What Goes Inside Turkey Raises Debate


November 11, 1990|By ROB KASPER

Should you say "stuffing" or "dressing"?

This is a question that semanticists ponder all year long. Semanticists, by the way, are people who do crosswords puzzles without cheating.

But during the holidays, the question of whether it is "stuffing" or "dressing" moves from the lofty world of semantics into the real world of second helpings.

You are sitting at the table wanting seconds, and you mumble "May I have some more of that . . . stuff . . . er, dress . . . Would you please pass the green bowl?"

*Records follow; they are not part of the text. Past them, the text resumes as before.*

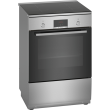 Bosch Cooker HLN39A050U Series 4 Hob type Induction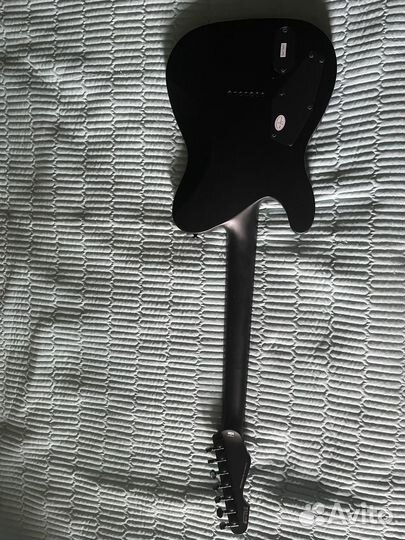 Электрогитара Telecaster ltd te 417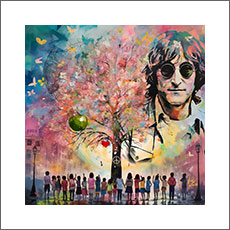 Give Peace a Chance, von John Lennon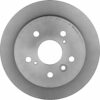 BREMBO BRAKE ROTOR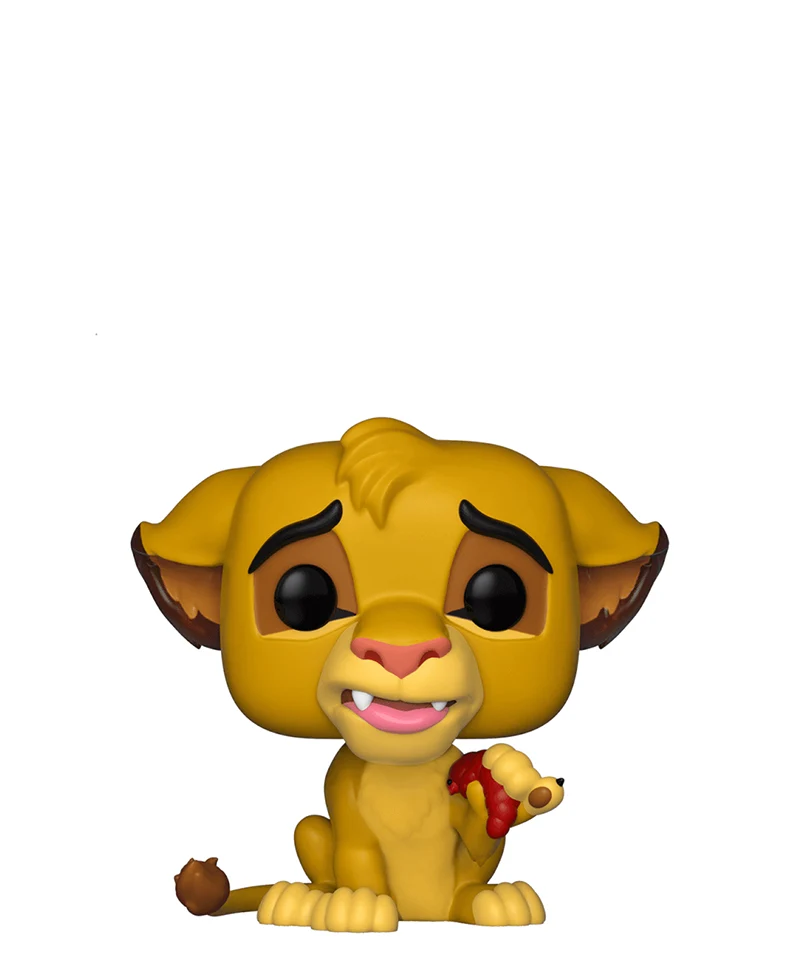 Simba (Grub)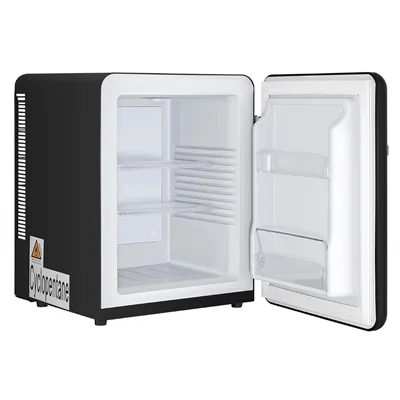 Polar G-Series Retro Mini Bar Black - Image 4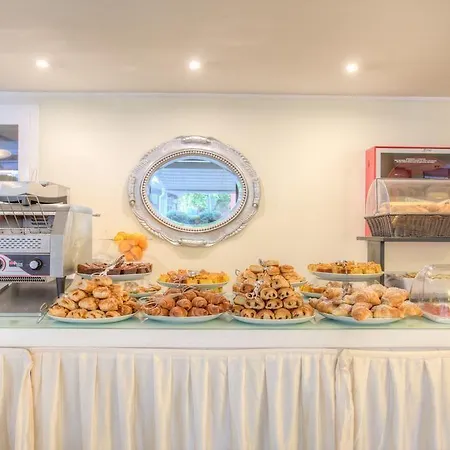 Hotel Ferretti Rimini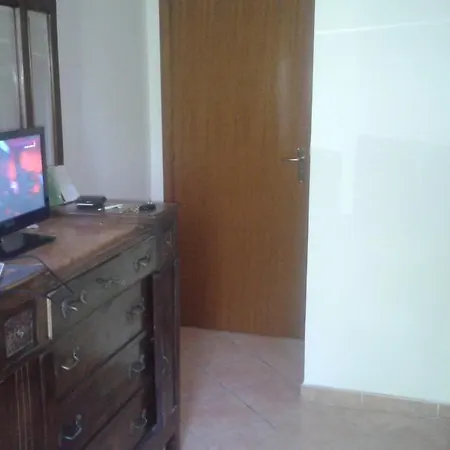 Agriturismo Colle San Martino Farm stay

In an effort to prevent such embarrassing dinner table scenes, I embarked on an exhaustive effort researching the difference between stuffing and dressing. I read a few books, I called a few friends and I found an expert. I never had to get out of my chair.

The book part left me confused. A new book on the holiday bird, "The Turkey Cookbook" (Harper Perennial, $10.95), by New York caterer Rick Rodgers, said the terms were interchangeable.

The only difference, the book said, is which side of the Mason-Dixon line you hail from. Southerners say "dressing," Yankees say "stuffing."

The Larousse Gastronomique (Crown, $50), a reference work that weighs about as much as a Tom Turkey, had another answer.

It said "dressing" is a way of preparing fish, poultry or game birds for cooking.

As for stuffing, it is a "forcemeat." And a forcemeat was a mixture of raw and cooked, chopped ingredients stuffed in eggs, fish, poultry and meat, that could, according to Larousse, also be called a "farce."

It may be correct in the culinary salons, but back in Kansas City, if I tried calling my mom's stuffing a "farce" I'd get a mal de mer. That is French for hit "upside the headbone."

After hitting the books for about 10 minutes, I concluded that phase of my research. I moved on to the next part, calling people around the country, and asking them, "What is in your turkey?"

This was not a question you can easily ask a stranger. So I called my relatives.

Here is what I found: Down South in Memphis, Aunt Nora uses bread and celery and calls it dressing. So did Aunt Mary Alice in the heartland of Chicago. Up East in Burlington, Vt., Aunt Jeanne uses corn bread and calls it stuffing. And, out West, adopted-Aunt Janie in San Diego uses corn bread and apples and calls it stuffing.

Almost all of my respondents flip-flopped on whether they called it stuffing or dressing. I went with their first response.

Still, my phone survey was indecisive. All it proved was the stuffing-dressing issue is about the only issue my family does not have strong opinions on.

Finally I called an expert, Barbara Kuke, curator of the Johnson & Wales University Culinary Archives in Providence, R.I.

She quickly looked up the terms in "America's Table," a 1950 work by Joseph D. Vehling who, she said, was both a trained chef and a scholar of the classics. She read Vehling's definitions to me over the phone.

According to Vehling, the two terms were interchangeable. He felt, however, that dressing is the "better word."

And in his definition of dressing, Vehling listed both the purpose of a dressing and its seven styles. The purpose, he wrote, was to avoid drying the meat during roasting and to "absorb and save its savory juices. . . ."

The seven styles, or bases of a dressing, he named as bread, sausage, starch, cereal (rice), nut and fruit, forcemeat and miscellaneous (truffles, mushroom, giblets, livers).

So there you have it: The fellow who took the trouble to list the seven ways of making the stuff you put inside a turkey said the preferred name for the concoction is "dressing." But he also said "stuffing" is OK, too.

After all my research, here is what I have to say:

You can call it stuffing, or you can call it dressing. But whatever name you call it, your in-laws will call it by the other one.